Le Lamie, ristando dalla corsa. Ferma! Egli riflette, esita, s’arresta. Corretegli dinanzi, non forse e’ ci avesse a fuggire.

Mefistofele, proseguendo il cammino. Avanti! Non vo’ lasciarmi cogliere da’ lacci del dubbio; imperocchè, al postutto, se le streghe punto non fossero, chi diavolo vorrebbe farla da diavolo?

Le Lamie, con piglio carezzevole. Meniamo a cerchio la danza intorno a codesto eroe; l’amore va senza meno a suscitarglisi in petto per alcuna fra noi.

Mefistofele. Aftè, che al dubbio lume voi m’avete cera di femmine gentili, nè vo’riuscirvi sgarbato.

Empousa,1 uscendo fuori di schiera. Nè tampoco io! E come tale consentite ch’io sia pure del vostro sèguito.

Le Lamie. Ella è di soprassello nel circolo, ella non buona mai ad altro che a sconcertare i nostri giuochi.

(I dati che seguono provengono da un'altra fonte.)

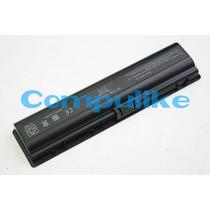 Bateria P/hp Dv2000 Dv6000 Presar V3000 V6000 F500 F700 C70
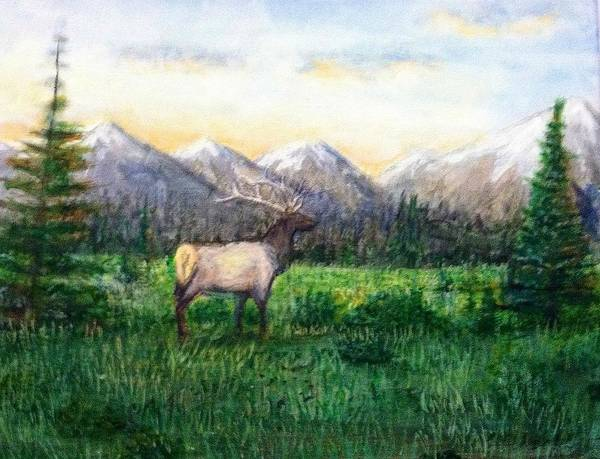 Crazy Mountains Painting - A King And His Kingdom by Larry Lamb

Empousa a Mefistofele. Abbiti il saluto di Empou-

  1. Ἕν ποῦς, Divinità dal piè d’asino, messaggiera di Ecate, o secondo alcuni la medesima Ecate, che mostrasi a’ viandanti sotto varie forme, or giovenca ed or albero, quando mosca e quando serpente. Mefistofele, cui non va troppo a sangue una tal parentela col piè d’asino, fa finta di non capire, e si raddrizza sul suo piè di cavallo con una boria al tutto aristocratica.